-- start of Provided records --

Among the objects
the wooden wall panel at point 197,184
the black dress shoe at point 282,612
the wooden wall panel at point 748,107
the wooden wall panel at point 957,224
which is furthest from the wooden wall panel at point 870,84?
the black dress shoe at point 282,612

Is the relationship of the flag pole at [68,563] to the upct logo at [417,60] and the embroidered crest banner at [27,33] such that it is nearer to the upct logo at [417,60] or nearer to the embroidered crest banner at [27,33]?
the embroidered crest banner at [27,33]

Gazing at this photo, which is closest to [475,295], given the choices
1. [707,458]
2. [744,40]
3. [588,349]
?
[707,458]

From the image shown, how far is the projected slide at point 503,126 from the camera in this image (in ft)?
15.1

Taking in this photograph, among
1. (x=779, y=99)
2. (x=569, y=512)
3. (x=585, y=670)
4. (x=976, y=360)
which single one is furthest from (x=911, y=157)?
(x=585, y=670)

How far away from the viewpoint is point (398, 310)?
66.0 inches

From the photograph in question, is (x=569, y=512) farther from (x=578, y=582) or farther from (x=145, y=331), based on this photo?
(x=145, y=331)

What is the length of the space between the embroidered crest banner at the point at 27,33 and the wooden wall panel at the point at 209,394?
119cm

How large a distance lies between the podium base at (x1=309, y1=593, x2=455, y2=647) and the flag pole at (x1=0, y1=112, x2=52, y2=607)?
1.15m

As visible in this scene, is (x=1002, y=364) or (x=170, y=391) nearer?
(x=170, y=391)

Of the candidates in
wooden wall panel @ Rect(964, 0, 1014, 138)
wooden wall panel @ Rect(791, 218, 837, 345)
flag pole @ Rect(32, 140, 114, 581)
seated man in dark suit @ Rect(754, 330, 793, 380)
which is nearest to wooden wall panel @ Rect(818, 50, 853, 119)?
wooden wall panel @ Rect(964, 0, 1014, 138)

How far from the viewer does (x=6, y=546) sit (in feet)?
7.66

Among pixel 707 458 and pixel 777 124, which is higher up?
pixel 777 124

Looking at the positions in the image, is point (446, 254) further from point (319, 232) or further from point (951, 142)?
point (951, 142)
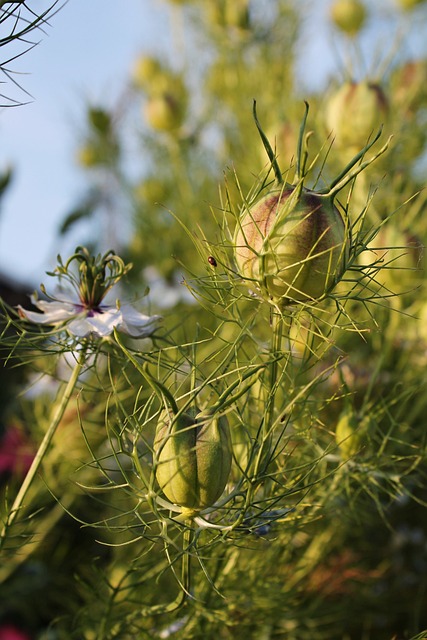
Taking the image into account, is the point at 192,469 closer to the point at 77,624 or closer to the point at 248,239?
the point at 248,239


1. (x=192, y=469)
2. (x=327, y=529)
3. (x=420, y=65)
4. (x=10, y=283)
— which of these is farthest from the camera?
(x=10, y=283)

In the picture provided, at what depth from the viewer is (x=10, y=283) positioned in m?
2.35

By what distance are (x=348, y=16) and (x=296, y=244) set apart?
96 cm

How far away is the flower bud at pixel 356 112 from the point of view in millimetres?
679

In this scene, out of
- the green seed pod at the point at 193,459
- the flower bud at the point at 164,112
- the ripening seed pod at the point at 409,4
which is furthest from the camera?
the ripening seed pod at the point at 409,4

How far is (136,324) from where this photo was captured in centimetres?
45

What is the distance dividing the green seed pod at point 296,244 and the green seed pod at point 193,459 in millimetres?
79

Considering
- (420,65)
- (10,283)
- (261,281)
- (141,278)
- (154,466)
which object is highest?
(420,65)

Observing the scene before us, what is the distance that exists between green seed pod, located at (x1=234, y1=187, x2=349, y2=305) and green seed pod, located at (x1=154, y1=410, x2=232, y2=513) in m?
0.08

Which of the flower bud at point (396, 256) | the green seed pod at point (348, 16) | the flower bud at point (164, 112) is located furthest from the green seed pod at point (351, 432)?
the green seed pod at point (348, 16)

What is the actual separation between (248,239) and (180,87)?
0.94 m

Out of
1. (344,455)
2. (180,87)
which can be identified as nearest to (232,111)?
(180,87)

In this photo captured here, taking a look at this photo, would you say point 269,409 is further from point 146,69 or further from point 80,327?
point 146,69

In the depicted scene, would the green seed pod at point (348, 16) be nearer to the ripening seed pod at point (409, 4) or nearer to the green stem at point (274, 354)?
the ripening seed pod at point (409, 4)
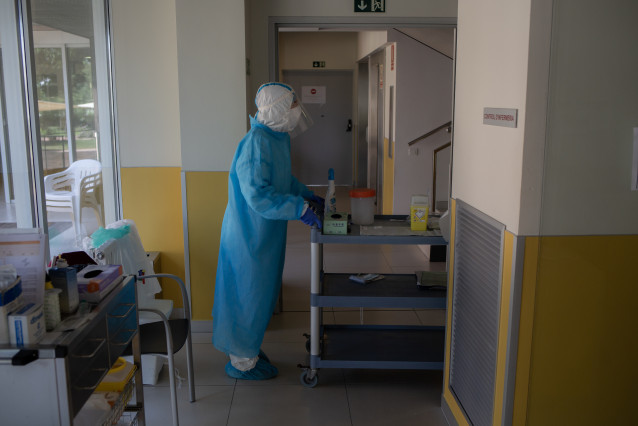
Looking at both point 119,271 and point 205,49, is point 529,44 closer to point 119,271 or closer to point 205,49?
point 119,271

-- end of Provided records --

[Requirement]: Put the lines from the one containing "Looking at both" through the end of the items into a Markdown table with two columns, Row and Item line, leaving out any blank lines.

[In response]:
| Row | Item line |
|---|---|
| 1 | Looking at both point 119,271 and point 205,49, is point 529,44 closer to point 119,271 or closer to point 205,49? |
| 2 | point 119,271 |